The Bush Administration has had nearly seven years to educate itself, and then to help educate those whose duty it is to instruct and to protect, in the nature of Islam, and in the meaning, and instruments, and goals, of Jihad. It has failed completely to do so. In fact, it has chosen to squander men, money, materiel in Iraq, in a venture that, if it might conceivably be justified initially, is so no longer. And that initial justification depends on one's judgment in the Administration's presentation of, and belief in, evidence concerning weapons, and ongoing projects to produce weapons of mass destruction by the regime of Saddam Hussein. For that was the argument presented to Congress -- that and that alone, and not the idiotic bringing of "freedom" to "ordinary moms and dads" in Iraq, or any other such impossible and irrelevant nonsense. Such nonsense stands in the way of the icy exploitation of ethnic and, especially, sectarian fissures that, once openly on display with the removal of the iron hand of Saddam Hussein, could have led, and can still lead -- and indeed inevitably will lead, as soon as the Americans get out of the way -- to a situation that will demand the attention, and the volunteers, and the materiel, and above all the money, of both Iran and Saudi Arabia, and will necessarily cause difficulties within many Muslim countries, including Yemen, Bahrain, Pakistan, Lebanon, Saudi Arabia (in the Eastern Province populated by Shi'a), well beyond the immediate and permanent problems that will remain in Iraq.

Having used up -- having squandered -- so much political capital in Iraq, the Administration has failed completely to deal with Iran. And if Iran acquires nuclear weapons, one can thank those who were so convinced that the Iraq Project made sense, though no one has yet been able to utter an articulate paragraph explaining just how the stated desired outcome or goals of the Bush Administration in Iraq would help weaken the Camp of Islamic Jihad or, for example, lessen the threat of the Money Weapon, Da'wa, and demographic conquest in the threatened lands of Western Europe. They haven't explained this, because they can't.

And the unpopularity of the Iraq War, and failure to explain the nature of Jihad, has made it domestically harder to obtain from Congress the support necessary for domestic security measures that make sense, if explained by an administration that had a policy that made sense. But the Iraq policy does not make sense. It makes the very opposite of sense. American forces should leave Iraq, indeed should have started to leave by February or March 2004 (by that time Saddam Hussein had been captured, his sons killed, his chief collaborators captured or killed, and the country scoured for weapons and weapons projects).

But the Bush loyalists, incapable of independent analysis, and still so incapable, saw support for the idiotic Iraq War as a test of wills with those they deem "lefties" (or some such vulgarism).
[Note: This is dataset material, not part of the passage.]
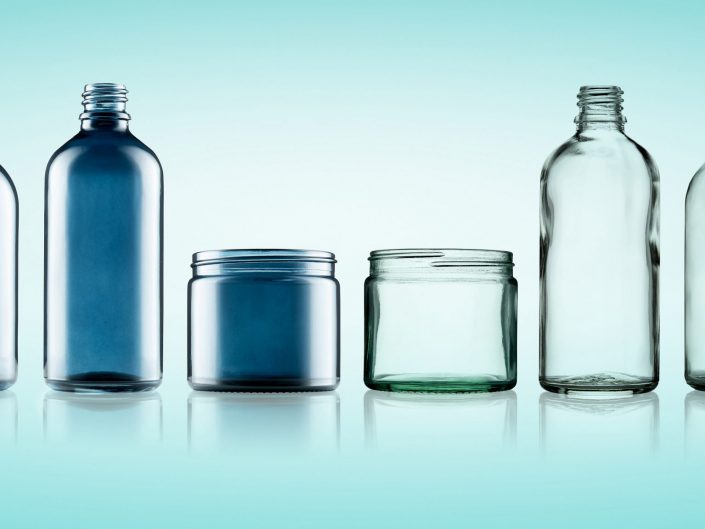 Blue Glass Bottles and Jars on a light blue backgroung. Photographed in an Willerby, East Yorkshire, Product and packaging photography studio.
And so they continue to pour this nonsense into the ear of McCain, who if he does not come to understand that the American forces should leave Iraq not because the Total Belief-System of totalitarian Islam is not a great and universal menace, but precisely because it is, will undoubtedly lose the election. And at least one of his potential opponents apparently has views on Islam that rival those of Jimmy Carter, indeed is a Carter in posse waiting to become one in esse.

"Our administration is doing just fine."

"Our" administration could hardly be doing worse.